**SHORT EXERCISE:** Format every line of the items below as a numbered list, leaving out the blank lines.

--- Begin ---

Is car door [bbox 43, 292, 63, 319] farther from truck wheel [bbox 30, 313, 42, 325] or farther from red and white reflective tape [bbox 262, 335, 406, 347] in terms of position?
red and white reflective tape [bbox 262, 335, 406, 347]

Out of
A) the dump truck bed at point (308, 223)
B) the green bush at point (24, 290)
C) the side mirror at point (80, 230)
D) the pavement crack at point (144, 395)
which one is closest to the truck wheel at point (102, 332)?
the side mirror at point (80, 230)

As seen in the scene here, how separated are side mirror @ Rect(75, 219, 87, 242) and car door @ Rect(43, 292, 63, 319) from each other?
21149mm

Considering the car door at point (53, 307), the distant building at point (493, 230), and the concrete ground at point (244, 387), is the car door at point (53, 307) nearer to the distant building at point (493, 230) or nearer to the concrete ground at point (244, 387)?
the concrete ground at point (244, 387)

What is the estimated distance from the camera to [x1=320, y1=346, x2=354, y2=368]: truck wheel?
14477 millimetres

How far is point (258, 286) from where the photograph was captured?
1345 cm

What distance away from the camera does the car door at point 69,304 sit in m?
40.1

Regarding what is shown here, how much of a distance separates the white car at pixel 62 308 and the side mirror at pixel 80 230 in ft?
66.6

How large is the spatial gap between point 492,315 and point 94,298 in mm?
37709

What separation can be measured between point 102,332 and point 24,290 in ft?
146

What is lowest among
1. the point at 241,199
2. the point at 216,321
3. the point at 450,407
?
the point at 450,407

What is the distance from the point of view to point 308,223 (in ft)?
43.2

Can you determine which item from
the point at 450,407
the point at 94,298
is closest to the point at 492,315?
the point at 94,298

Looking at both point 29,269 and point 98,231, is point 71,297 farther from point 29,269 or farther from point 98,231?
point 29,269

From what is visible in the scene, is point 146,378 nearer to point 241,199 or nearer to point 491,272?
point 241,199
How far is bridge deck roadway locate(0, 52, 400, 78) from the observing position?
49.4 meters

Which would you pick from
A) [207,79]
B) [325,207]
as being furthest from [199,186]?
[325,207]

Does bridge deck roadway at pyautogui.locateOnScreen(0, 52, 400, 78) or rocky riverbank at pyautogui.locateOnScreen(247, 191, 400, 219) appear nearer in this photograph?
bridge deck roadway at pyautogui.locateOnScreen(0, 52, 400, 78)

--- End ---

**TASK RESULT:**
1. Is car door [bbox 43, 292, 63, 319] farther from truck wheel [bbox 30, 313, 42, 325] or farther from red and white reflective tape [bbox 262, 335, 406, 347] in terms of position?
2. red and white reflective tape [bbox 262, 335, 406, 347]
3. Out of
4. A) the dump truck bed at point (308, 223)
5. B) the green bush at point (24, 290)
6. C) the side mirror at point (80, 230)
7. D) the pavement crack at point (144, 395)
8. which one is closest to the truck wheel at point (102, 332)?
9. the side mirror at point (80, 230)
10. As seen in the scene here, how separated are side mirror @ Rect(75, 219, 87, 242) and car door @ Rect(43, 292, 63, 319) from each other?
11. 21149mm
12. Considering the car door at point (53, 307), the distant building at point (493, 230), and the concrete ground at point (244, 387), is the car door at point (53, 307) nearer to the distant building at point (493, 230) or nearer to the concrete ground at point (244, 387)?
13. the concrete ground at point (244, 387)
14. What is the estimated distance from the camera to [x1=320, y1=346, x2=354, y2=368]: truck wheel?
15. 14477 millimetres
16. How far is point (258, 286) from where the photograph was captured?
17. 1345 cm
18. What distance away from the camera does the car door at point 69,304 sit in m?
19. 40.1
20. Regarding what is shown here, how much of a distance separates the white car at pixel 62 308 and the side mirror at pixel 80 230 in ft?
21. 66.6
22. How large is the spatial gap between point 492,315 and point 94,298 in mm?
23. 37709
24. What separation can be measured between point 102,332 and point 24,290 in ft?
25. 146
26. What is lowest among
27. 1. the point at 241,199
28. 2. the point at 216,321
29. 3. the point at 450,407
30. ?
31. the point at 450,407
32. What is the distance from the point of view to point 308,223 (in ft)?
33. 43.2
34. Can you determine which item from
35. the point at 450,407
36. the point at 94,298
37. is closest to the point at 492,315?
38. the point at 94,298
39. Looking at both point 29,269 and point 98,231, is point 71,297 farther from point 29,269 or farther from point 98,231?
40. point 29,269
41. From what is visible in the scene, is point 146,378 nearer to point 241,199 or nearer to point 491,272?
42. point 241,199
43. How far is bridge deck roadway locate(0, 52, 400, 78) from the observing position?
44. 49.4 meters
45. Which would you pick from
46. A) [207,79]
47. B) [325,207]
48. as being furthest from [199,186]?
49. [325,207]
50. Does bridge deck roadway at pyautogui.locateOnScreen(0, 52, 400, 78) or rocky riverbank at pyautogui.locateOnScreen(247, 191, 400, 219) appear nearer in this photograph?
51. bridge deck roadway at pyautogui.locateOnScreen(0, 52, 400, 78)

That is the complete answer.